Lavinia and Nora were probably the 6 and 3-year-old girls noted on his 1860 Slave Census. I understand that Bishop Otey was likely sincere in his belief that he always treated those he enslaved "humanely" - but that was not possible. As I have written before, there is no such thing as a "good" or "kind" slaveholder in situations like this. Bishop Otey was holding people in bondage, hiring them out for his personal benefit, and profiting off of their stolen labor. And that is at the very best case scenario of the worst that he did to them. He may have sold or bought people, separating them from their families and friends, he may have physically or psychologically punished them, he may have provided inadequate food or shelter - many other enslavers did so. Also, as noted above, he did not send equivalent gifts home to the enslaved people as he did to his own family - the treatment was disparate.
Bishop Otey's daughter recalled, following his death what kind of an enslaver he was:
There appears to be no understanding of the trauma that her father peperatrated towards those he enslaved - including the little girls Lavinia and Nora. In all likelihood, he used a perverted form of Christianity as a weapon - to instill in those he enslaved that their role was to be subservient and to accept white supremacy.
On March 14, 1863, Bishop Otey wrote his will.
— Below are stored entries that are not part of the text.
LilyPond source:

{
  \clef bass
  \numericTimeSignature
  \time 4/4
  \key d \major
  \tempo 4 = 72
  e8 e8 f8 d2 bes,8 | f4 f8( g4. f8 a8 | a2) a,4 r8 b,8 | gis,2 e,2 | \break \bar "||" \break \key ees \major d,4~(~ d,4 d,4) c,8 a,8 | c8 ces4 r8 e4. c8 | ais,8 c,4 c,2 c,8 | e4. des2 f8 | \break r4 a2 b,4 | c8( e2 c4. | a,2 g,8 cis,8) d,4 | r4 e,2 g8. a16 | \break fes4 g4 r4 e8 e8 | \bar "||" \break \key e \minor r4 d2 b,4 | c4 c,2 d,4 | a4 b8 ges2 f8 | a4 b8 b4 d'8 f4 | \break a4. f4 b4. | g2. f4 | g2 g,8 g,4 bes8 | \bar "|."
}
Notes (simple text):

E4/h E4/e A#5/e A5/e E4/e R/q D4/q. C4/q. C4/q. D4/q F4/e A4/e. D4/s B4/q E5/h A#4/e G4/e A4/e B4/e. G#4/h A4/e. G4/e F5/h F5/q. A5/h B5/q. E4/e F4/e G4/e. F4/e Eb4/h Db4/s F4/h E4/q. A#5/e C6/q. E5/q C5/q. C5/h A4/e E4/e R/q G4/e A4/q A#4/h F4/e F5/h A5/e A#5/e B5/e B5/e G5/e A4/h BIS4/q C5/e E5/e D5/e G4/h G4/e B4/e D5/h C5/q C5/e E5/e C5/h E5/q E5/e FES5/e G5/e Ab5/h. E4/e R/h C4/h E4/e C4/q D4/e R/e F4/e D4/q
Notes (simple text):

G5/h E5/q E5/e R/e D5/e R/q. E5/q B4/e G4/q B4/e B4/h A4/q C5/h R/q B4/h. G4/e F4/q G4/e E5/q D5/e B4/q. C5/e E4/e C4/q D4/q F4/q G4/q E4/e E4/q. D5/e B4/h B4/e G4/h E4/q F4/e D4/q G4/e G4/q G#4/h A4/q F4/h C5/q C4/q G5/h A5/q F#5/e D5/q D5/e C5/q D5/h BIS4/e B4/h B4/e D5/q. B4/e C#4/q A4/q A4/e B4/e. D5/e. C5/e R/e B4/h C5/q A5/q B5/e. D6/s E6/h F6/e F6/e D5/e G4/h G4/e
In it, he distributed people - men, women and children - along with books and household items to his children.
To his son, he left "the servant boy Tom."
Evidently, the other people he was holding in bondage had escaped his control. His will noted that, "in the event of the recovery of the little Negro girls known as Veeney [probably Lavinia] and Nora, I bequeath ... them to my daughter."
It went on to stipulate:
"I had intended other disposition of the other negroes George, Peggy & Beecy [Rebecca?], but I wish in the event of their recovery that they be sold and proceeds placed with the distributed share of my estate."
This seems to be a harsh provision -- he intended that if his executors could recapture the three people he had held in bondage, that they would be sold away.
I share this information not to denigrate Bishop Otey. I am a member of St. Paul's in Franklin -the first church he founded and built. Roger and I were married there and our girls were baptized there. However, as much as I appreciate all that Bishop Otey did to found St. Paul's, we should not forget all that he did to Charlotte, Joe, Charles, Hannah, John, George, Tom, Peggy, Rebecca, Lavinia, and Nora. Their stories and memories are important as well.